Deuxième Edward Elgar à quelques semaines d'intervalle et première écoute du Songe de Géronte1 pour moi. La présence du chœur, surtout quand c'est celui de l'Orchestre de Paris, me ravit en soi ; la douce surprise, c'est qu'il brille encore davantage dans les passages pianissimo : ce n'est pas l'habituel Léviathan des voix qui porte alors, mais une communauté d'anima qui vous retient, vous soutient — un filet de sécurité attaché aux nuages du ciel où monte Gerontius.
Il lui faut 1h40 pour cette ascension, sans que l'on ait jamais vraiment l'impression de monologues ou digressions dilatoires. Les atermoiements qui, à l'opéra, donnent envie de monter sur scène pour aider le personnage à mourir une bonne fois pour toutes, se décantent dans cet oratorio en une myriade de nuances qui disparaissent doucement les unes dans les autres, nous mènent sans qu'il y paraisse. On se surprend de temps à autres à ne pas savoir comment on en est arrivé là, sans savoir situer ce là, ni ce que là-bas avait de foncièrement différent, ni ce qu'il nous réserve. Origine et destination s'effacent derrière le voyage, dont on finit par douter qu'il se réduise au chemin si codé de la chrétienté, agonie, doute, angoisse, repentance, apaisement, mort, purgatoire, paradis.

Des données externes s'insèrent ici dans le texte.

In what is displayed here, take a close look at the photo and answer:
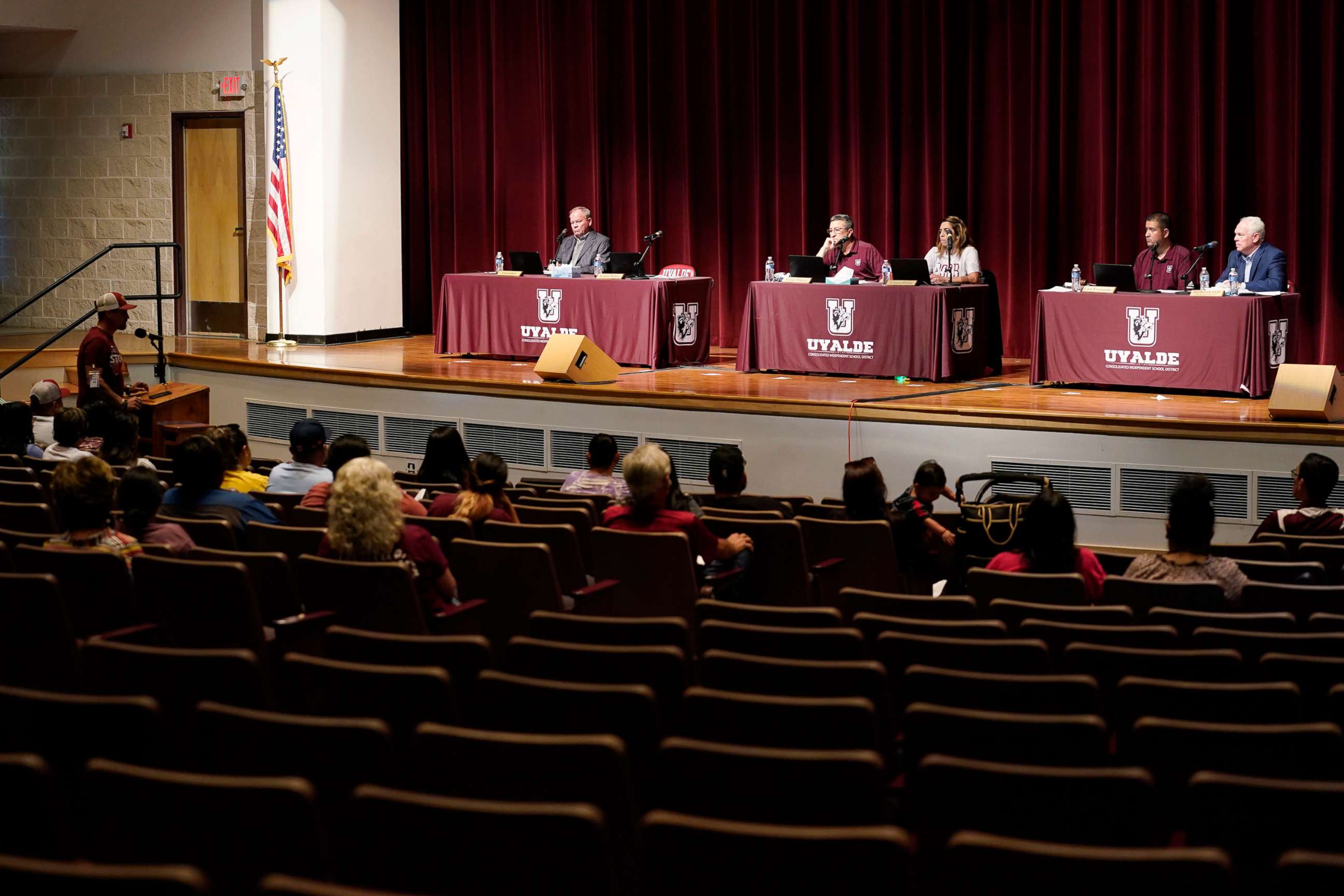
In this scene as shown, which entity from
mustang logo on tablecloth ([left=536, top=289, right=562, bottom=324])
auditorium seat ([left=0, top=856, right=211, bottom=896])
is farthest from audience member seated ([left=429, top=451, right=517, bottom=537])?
mustang logo on tablecloth ([left=536, top=289, right=562, bottom=324])

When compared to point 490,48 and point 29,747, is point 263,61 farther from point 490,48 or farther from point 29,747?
point 29,747

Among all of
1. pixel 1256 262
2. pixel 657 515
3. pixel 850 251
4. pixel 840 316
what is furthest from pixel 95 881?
pixel 850 251

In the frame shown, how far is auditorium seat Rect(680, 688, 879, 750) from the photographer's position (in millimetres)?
2805

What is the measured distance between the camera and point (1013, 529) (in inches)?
215

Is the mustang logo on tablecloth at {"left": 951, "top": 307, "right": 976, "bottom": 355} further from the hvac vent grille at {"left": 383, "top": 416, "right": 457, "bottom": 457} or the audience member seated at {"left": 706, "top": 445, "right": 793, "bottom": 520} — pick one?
the audience member seated at {"left": 706, "top": 445, "right": 793, "bottom": 520}

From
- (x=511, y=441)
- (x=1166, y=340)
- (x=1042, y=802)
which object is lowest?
(x=1042, y=802)

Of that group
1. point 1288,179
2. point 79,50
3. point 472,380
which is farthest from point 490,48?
point 1288,179

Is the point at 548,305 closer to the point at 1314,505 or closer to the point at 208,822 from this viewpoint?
the point at 1314,505

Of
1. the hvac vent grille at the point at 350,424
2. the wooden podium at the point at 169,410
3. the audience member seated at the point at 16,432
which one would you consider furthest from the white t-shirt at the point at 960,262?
the audience member seated at the point at 16,432

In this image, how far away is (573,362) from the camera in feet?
31.2

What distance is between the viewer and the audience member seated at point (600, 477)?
6.10 m

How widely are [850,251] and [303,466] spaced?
555 centimetres

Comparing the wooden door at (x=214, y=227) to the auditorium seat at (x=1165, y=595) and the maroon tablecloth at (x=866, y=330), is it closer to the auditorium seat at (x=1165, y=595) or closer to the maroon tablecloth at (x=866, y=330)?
the maroon tablecloth at (x=866, y=330)

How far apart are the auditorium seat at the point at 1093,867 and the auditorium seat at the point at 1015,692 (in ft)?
3.39
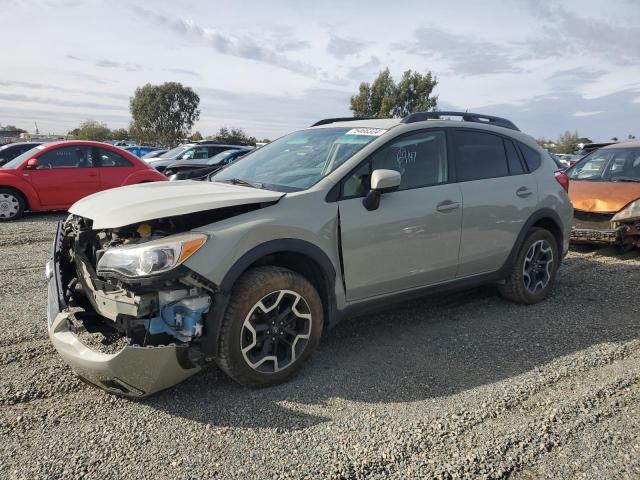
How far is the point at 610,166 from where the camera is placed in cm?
829

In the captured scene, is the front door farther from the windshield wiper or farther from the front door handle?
the windshield wiper

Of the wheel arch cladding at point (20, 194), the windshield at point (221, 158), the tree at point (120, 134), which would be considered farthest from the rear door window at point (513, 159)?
the tree at point (120, 134)

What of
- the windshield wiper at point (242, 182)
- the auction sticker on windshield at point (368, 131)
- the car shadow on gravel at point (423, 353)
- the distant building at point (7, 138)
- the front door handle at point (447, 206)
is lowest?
the car shadow on gravel at point (423, 353)

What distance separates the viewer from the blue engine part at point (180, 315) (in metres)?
3.14

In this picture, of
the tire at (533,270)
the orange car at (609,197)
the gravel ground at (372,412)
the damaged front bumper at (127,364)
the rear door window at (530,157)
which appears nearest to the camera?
the gravel ground at (372,412)

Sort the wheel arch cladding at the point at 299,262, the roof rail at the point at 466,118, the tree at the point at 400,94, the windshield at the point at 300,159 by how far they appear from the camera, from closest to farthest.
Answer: the wheel arch cladding at the point at 299,262, the windshield at the point at 300,159, the roof rail at the point at 466,118, the tree at the point at 400,94

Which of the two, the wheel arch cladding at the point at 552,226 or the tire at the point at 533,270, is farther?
the wheel arch cladding at the point at 552,226

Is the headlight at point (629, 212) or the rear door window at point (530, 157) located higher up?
the rear door window at point (530, 157)

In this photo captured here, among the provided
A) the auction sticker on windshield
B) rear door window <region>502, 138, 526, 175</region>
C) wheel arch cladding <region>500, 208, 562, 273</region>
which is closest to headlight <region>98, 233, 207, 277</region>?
the auction sticker on windshield

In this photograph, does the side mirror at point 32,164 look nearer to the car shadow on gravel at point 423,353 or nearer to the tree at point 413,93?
the car shadow on gravel at point 423,353

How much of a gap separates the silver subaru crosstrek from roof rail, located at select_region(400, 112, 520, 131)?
2cm

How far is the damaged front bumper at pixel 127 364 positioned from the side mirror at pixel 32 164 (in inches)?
324

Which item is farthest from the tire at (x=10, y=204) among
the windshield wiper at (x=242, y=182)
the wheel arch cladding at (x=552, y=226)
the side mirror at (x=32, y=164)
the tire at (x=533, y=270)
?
the wheel arch cladding at (x=552, y=226)

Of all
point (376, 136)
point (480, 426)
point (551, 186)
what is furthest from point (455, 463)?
point (551, 186)
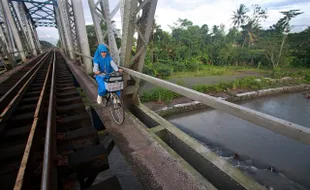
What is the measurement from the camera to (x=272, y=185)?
6527mm

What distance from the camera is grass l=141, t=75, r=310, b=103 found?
44.3 ft

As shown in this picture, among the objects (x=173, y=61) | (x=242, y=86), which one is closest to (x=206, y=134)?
(x=242, y=86)

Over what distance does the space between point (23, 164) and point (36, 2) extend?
33575 millimetres

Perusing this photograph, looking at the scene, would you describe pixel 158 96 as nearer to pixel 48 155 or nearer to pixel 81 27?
pixel 81 27

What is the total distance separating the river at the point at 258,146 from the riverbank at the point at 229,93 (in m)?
0.78

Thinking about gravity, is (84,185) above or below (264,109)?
above

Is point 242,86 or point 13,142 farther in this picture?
Result: point 242,86

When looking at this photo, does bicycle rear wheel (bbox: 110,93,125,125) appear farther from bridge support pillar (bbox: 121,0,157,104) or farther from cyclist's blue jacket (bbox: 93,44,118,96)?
bridge support pillar (bbox: 121,0,157,104)

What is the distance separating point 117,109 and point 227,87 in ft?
53.1

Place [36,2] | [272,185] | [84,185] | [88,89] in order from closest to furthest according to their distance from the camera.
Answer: [84,185]
[88,89]
[272,185]
[36,2]

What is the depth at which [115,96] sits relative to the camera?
3.59 meters

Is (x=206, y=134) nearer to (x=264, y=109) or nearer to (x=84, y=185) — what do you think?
(x=264, y=109)

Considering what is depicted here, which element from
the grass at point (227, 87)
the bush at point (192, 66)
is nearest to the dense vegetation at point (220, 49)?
the bush at point (192, 66)

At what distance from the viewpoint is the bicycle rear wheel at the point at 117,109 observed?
11.0ft
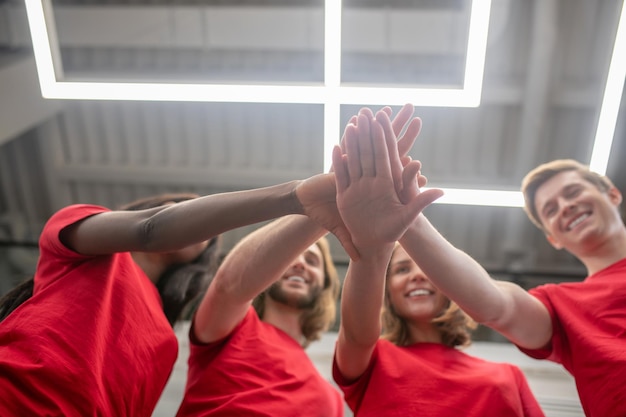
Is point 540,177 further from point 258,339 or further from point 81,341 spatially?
point 81,341

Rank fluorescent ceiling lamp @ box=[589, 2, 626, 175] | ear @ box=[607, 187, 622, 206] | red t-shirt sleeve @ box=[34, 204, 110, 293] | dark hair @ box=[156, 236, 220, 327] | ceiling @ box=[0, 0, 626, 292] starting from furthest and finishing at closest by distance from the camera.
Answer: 1. ceiling @ box=[0, 0, 626, 292]
2. ear @ box=[607, 187, 622, 206]
3. dark hair @ box=[156, 236, 220, 327]
4. fluorescent ceiling lamp @ box=[589, 2, 626, 175]
5. red t-shirt sleeve @ box=[34, 204, 110, 293]

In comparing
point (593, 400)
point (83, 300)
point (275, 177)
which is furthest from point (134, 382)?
point (275, 177)

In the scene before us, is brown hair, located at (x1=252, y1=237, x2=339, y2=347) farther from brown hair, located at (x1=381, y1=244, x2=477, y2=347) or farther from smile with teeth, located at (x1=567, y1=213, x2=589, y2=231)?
smile with teeth, located at (x1=567, y1=213, x2=589, y2=231)

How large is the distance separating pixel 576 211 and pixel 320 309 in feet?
2.57

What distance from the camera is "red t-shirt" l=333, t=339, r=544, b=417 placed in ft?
4.47

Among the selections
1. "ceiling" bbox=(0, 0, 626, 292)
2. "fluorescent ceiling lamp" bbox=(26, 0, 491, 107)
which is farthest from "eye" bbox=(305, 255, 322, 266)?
"ceiling" bbox=(0, 0, 626, 292)

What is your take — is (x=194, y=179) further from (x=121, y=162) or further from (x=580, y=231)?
(x=580, y=231)

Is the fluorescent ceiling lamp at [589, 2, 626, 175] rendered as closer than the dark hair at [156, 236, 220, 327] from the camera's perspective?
Yes

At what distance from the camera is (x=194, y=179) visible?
9.75ft

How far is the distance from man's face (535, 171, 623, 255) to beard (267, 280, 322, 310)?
0.71 metres

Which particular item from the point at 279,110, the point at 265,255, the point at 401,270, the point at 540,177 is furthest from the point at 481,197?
the point at 279,110

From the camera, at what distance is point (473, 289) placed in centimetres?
127

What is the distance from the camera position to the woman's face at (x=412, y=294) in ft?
5.26

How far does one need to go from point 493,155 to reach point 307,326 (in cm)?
150
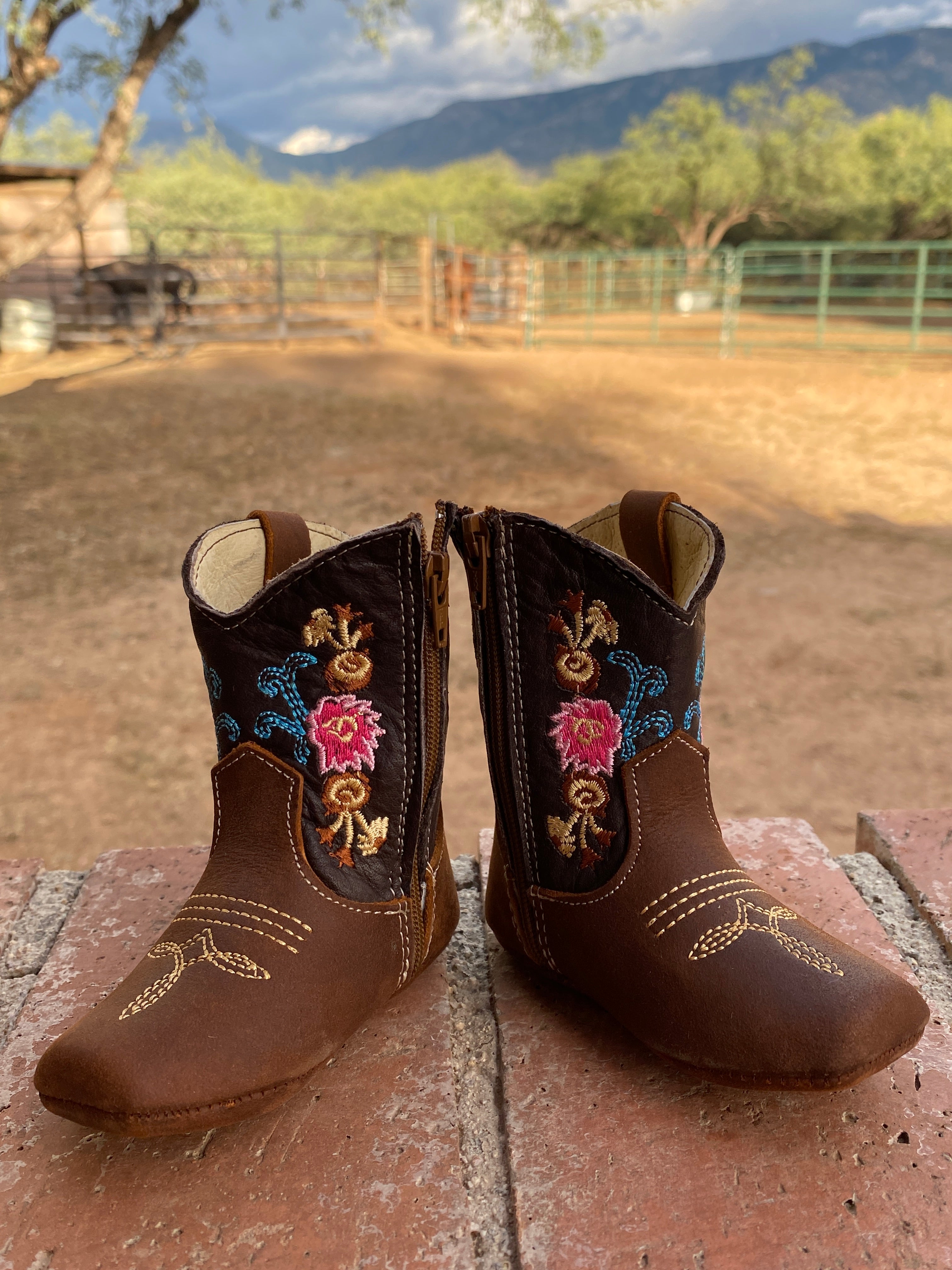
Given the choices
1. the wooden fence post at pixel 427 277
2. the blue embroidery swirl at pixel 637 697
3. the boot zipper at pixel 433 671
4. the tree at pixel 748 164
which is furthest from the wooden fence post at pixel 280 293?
the tree at pixel 748 164

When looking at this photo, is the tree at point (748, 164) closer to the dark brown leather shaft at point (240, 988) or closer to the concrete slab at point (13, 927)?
the concrete slab at point (13, 927)

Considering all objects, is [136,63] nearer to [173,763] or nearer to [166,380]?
[166,380]

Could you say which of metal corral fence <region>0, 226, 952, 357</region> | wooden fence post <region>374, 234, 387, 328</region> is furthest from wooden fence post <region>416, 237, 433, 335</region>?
wooden fence post <region>374, 234, 387, 328</region>

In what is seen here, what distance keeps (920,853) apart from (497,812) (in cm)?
57

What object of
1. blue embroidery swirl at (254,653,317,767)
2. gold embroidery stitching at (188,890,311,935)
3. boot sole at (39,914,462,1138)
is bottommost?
boot sole at (39,914,462,1138)

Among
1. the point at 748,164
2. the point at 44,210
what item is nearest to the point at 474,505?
the point at 44,210

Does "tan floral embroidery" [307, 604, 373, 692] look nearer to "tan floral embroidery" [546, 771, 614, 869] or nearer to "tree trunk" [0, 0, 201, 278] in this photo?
"tan floral embroidery" [546, 771, 614, 869]

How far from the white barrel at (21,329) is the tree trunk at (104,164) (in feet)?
13.2

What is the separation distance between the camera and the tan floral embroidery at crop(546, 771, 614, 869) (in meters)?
0.87

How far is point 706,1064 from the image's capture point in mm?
771

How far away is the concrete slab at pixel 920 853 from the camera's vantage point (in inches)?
41.3

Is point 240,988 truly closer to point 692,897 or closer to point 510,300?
point 692,897

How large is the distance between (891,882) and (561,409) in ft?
25.9

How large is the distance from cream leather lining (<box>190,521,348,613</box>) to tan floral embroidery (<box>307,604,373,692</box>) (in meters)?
0.10
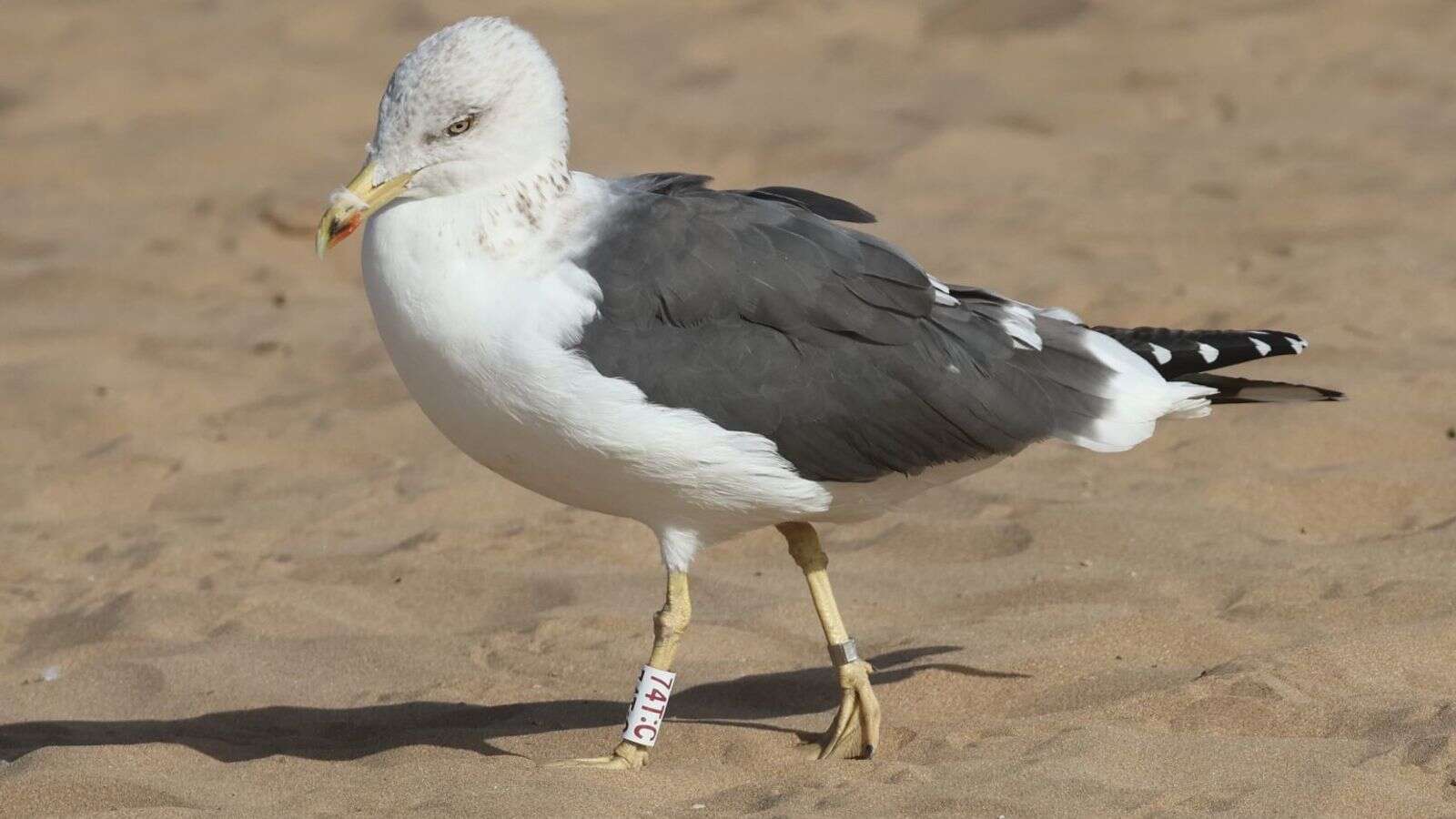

Difficile même de situer le moment où Gerontius passe de vie à trépas : l'oratorio entier est passage, renversement-écoulement d'un état dans un autre. Avec ces mille nuances, et cette bizarrerie2 de la passion plus à craindre que la mort, qu'il faut se préparer à endurer après l'avoir désirée, on finit par se demander si ce rêve n'est pas celui d'une vie plus que d'une mort, une vie qui s'accomplit. C'est plus beau ainsi, sans doute. Et l'on tremble, l'on frémit, l'on s'oublie dans la voi-x-e d'Andrew Staples, au timbre extraordinaire, qui recouvre dans mon souvenir l'ange (Magdalena Kožená) et le prêtre (John Relya) qui l'accompagnent pourtant superbement.